Strage di Capaci, due nuovi indagati. Il pentito: “Per uccidere Falcone c’era anche l’artificiere del boss Usa John Gotti”
I due nuovi indagati sono il pentito catanese Maurizio Avola, sicario di Cosa nostra, e del boss Marcello D’Agata, uno dei luogotenenti di maggiore fiducia dello storico capomafia Benedetto Santapaola. Davanti ai pm della procura di Caltanissetta Avola si è autoaccusato di avere avuto un ruolo nella fase preparatoria dell’attentato
Ventisette anni dopo ci sono due nuovi indagati per la strage di Capaci, in cui morirono il giudice Giovanni Falcone, la moglie Francesca Morvillo e gli uomini della sua scorta. Si tratta del pentito catanese Maurizio Avola, sicario di Cosa nostra, e del boss Marcello D’Agata, uno dei luogotenenti di maggiore fiducia dello storico capomafia Benedetto Santapaola. A indagare è la procura di Caltanissetta, l’ufficio giudiziario competente delle indagini sulla strage. La notizia riportata dal quotidiano Repubblicaviene confermata da fonti giudiziarie all’agenzia Ansa.
I verbali degli interrogatori di Avola sono stati depositati nel fascicolo del processo ‘Capaci bis‘ attualmente in corso a Caltanissetta. Avola si è autoaccusato di avere avuto un ruolo nella fase preparatoria dell’attentato: nei mesi precedenti alla strage di Capaci, sostiene di aver trasportato detonatori e tritolo a Termini Imerese, mettendoli a disposizione di Cosa nostra di Palermo. Con lui c’era anche D’Agata. Ma non solo.

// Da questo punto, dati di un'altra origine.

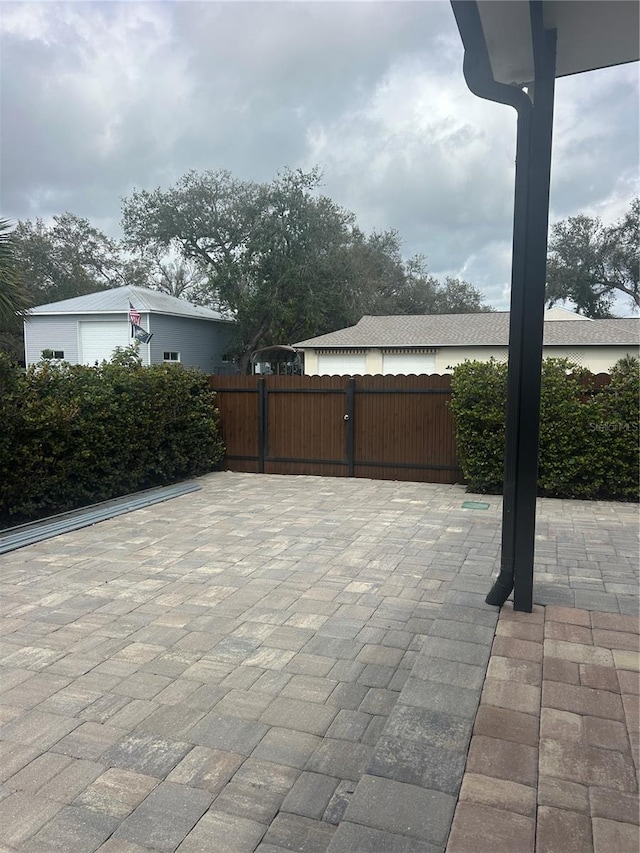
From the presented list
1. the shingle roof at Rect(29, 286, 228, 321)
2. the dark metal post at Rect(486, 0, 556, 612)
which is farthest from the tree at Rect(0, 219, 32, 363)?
the shingle roof at Rect(29, 286, 228, 321)

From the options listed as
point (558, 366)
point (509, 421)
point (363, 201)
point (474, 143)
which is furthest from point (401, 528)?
point (363, 201)

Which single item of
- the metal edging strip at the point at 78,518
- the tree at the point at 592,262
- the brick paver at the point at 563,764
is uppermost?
the tree at the point at 592,262

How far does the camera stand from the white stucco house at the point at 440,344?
68.1ft

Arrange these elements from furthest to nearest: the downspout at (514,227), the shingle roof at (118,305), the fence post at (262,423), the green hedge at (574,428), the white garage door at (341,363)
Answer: the white garage door at (341,363) → the shingle roof at (118,305) → the fence post at (262,423) → the green hedge at (574,428) → the downspout at (514,227)

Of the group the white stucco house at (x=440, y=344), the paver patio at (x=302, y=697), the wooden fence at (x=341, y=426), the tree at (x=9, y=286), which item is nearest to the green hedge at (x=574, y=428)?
the wooden fence at (x=341, y=426)

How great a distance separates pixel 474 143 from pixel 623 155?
3.62 metres

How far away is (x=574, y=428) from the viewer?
724 centimetres

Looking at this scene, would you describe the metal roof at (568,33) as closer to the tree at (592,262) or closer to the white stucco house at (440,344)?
the white stucco house at (440,344)

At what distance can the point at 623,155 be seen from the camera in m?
3.58

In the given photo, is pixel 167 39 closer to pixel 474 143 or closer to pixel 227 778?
pixel 474 143

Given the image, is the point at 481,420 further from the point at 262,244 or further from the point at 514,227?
the point at 262,244

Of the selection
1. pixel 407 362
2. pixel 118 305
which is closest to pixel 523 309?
pixel 407 362

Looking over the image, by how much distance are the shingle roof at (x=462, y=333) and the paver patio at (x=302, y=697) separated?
1761 centimetres

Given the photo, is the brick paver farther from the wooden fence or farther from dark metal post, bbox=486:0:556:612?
the wooden fence
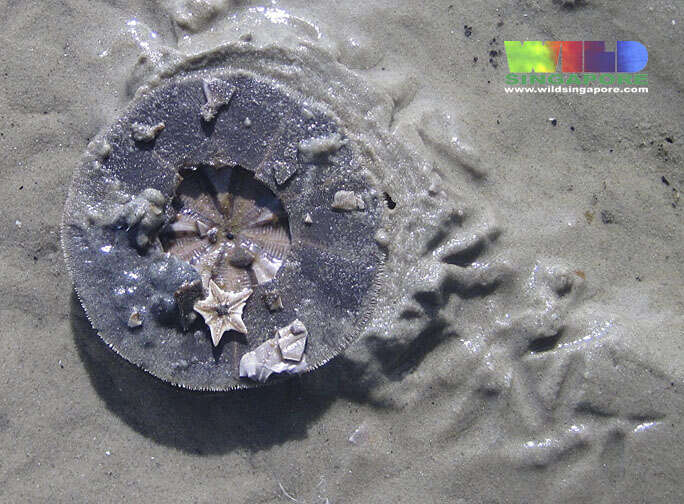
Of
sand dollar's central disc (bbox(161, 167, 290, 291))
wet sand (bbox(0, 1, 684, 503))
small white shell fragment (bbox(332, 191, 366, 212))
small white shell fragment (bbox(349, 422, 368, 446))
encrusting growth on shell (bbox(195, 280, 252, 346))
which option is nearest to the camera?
encrusting growth on shell (bbox(195, 280, 252, 346))

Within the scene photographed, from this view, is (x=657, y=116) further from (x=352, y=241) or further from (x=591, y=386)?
(x=352, y=241)

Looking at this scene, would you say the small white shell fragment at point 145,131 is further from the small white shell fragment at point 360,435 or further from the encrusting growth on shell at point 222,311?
the small white shell fragment at point 360,435

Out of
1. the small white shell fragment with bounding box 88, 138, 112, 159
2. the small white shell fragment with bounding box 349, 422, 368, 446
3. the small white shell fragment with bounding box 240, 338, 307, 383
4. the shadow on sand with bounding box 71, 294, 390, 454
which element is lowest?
the small white shell fragment with bounding box 349, 422, 368, 446

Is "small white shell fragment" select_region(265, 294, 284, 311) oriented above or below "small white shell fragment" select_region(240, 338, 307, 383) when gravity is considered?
above

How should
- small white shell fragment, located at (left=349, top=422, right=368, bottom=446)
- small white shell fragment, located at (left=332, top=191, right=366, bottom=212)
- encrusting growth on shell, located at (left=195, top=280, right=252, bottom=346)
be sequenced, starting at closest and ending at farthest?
encrusting growth on shell, located at (left=195, top=280, right=252, bottom=346)
small white shell fragment, located at (left=332, top=191, right=366, bottom=212)
small white shell fragment, located at (left=349, top=422, right=368, bottom=446)

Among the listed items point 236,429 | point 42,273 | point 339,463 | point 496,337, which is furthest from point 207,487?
point 496,337

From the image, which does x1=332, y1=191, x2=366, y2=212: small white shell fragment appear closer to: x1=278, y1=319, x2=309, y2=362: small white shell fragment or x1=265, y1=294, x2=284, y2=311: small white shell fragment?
x1=265, y1=294, x2=284, y2=311: small white shell fragment

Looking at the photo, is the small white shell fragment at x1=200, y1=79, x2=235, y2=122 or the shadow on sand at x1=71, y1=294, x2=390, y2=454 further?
the shadow on sand at x1=71, y1=294, x2=390, y2=454

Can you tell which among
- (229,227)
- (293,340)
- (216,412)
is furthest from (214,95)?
(216,412)

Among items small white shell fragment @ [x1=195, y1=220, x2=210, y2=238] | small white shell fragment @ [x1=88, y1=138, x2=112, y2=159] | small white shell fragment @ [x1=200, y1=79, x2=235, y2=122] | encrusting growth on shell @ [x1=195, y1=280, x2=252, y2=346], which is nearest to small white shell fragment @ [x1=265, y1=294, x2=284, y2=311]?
encrusting growth on shell @ [x1=195, y1=280, x2=252, y2=346]
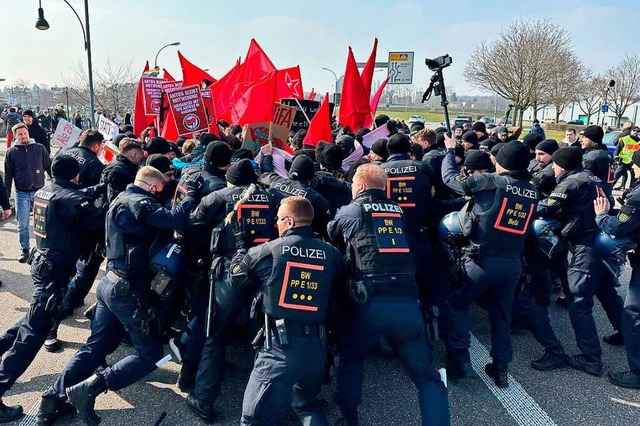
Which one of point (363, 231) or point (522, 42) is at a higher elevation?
point (522, 42)

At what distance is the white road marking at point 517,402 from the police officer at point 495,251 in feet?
0.29

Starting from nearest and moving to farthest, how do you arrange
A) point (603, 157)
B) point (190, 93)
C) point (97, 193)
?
1. point (97, 193)
2. point (603, 157)
3. point (190, 93)

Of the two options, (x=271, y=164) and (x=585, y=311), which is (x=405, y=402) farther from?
(x=271, y=164)

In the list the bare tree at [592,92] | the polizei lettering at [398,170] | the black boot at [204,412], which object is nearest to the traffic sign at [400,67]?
the polizei lettering at [398,170]

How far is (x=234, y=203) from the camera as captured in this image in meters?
3.83

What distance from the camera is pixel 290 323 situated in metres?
3.01

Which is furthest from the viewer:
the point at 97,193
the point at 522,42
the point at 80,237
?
the point at 522,42

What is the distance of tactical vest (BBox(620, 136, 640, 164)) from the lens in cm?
1329

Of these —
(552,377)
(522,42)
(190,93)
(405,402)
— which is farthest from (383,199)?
(522,42)

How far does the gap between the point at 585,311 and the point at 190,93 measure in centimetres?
655

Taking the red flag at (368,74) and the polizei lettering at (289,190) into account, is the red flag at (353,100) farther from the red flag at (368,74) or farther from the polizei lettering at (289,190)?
the polizei lettering at (289,190)

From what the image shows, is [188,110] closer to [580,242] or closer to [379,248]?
[379,248]

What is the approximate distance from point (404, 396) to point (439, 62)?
18.4 ft

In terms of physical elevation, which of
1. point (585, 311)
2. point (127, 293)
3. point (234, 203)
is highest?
point (234, 203)
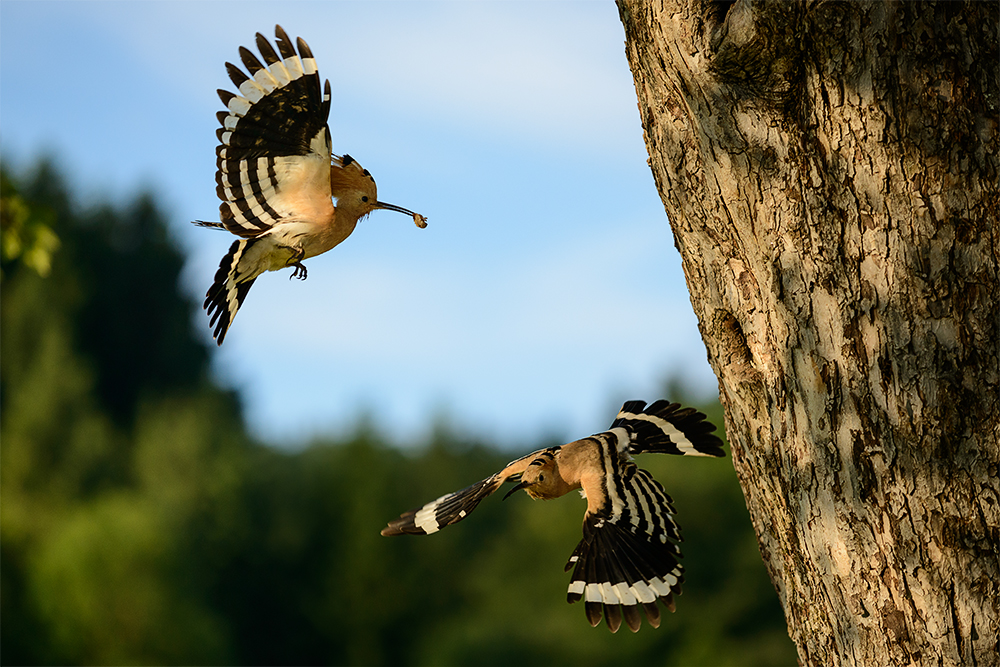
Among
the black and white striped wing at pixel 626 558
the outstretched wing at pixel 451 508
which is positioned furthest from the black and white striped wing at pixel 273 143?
the black and white striped wing at pixel 626 558

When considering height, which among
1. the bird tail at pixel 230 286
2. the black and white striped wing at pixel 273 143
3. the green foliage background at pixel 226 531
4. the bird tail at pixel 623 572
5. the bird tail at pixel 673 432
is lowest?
the green foliage background at pixel 226 531

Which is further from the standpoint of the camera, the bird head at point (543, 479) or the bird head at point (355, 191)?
the bird head at point (543, 479)

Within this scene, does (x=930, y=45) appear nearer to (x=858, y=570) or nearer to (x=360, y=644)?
(x=858, y=570)

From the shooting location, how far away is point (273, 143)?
1.54 metres

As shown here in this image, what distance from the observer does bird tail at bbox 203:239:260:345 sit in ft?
5.06

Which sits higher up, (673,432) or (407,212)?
(407,212)

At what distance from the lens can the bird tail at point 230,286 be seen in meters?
1.54

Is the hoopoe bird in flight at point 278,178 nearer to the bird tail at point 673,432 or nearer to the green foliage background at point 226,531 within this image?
the bird tail at point 673,432

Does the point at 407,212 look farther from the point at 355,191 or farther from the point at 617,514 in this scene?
the point at 617,514

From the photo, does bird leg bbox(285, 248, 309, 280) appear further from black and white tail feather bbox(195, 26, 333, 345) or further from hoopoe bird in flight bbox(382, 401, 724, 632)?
hoopoe bird in flight bbox(382, 401, 724, 632)

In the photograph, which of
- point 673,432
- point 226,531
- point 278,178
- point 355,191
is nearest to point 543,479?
point 673,432

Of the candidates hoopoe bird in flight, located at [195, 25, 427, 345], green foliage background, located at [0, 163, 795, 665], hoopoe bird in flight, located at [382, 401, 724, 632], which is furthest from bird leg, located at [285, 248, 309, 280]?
green foliage background, located at [0, 163, 795, 665]

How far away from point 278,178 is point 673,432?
117 centimetres

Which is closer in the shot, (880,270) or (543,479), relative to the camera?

Perché ai magistrati, guidati dal procuratore Amedeo Bertone, il pentito ha rivelato di un ruolo avuto dalla mafia americana nell’attentato: agli inizi del 1992 avrebbe conosciuto un artificiere statunitense esperto in esplosivi inviato in Sicilia dal boss John Gotti. Dopo diversi interrogatori, che si sono protratti nel tempo, Avola avrebbe prima parlato in maniera non precisa “dell’inviato americano”, poi lo avrebbe identificato fornendone un identikit.
Maurizio Avola, 47 anni, è considerato uno dei sicari più sanguinari della cosca Santapaola che si è accusato di circa 50 omicidi, compreso quello del giornalista Pippo Fava ucciso dalla mafia il 5 gennaio del 1984 a Catania. Nel marzo scorso ha dato nuovo imput all’inchiesta della Dda di Reggio Calabria sull’omicidio di Antonio Scopelliti: dietro l’uccisione del giudice ci sarebbe stata un’alleanza mafia-‘ndrangheta. Arrestato nel novembre del 1993 nell’ambito della maxi operazione Orsa Maggiore contro la ‘famiglia Santapaola, Maurizio Avola collabora con la giustizia dal marzo del 1994.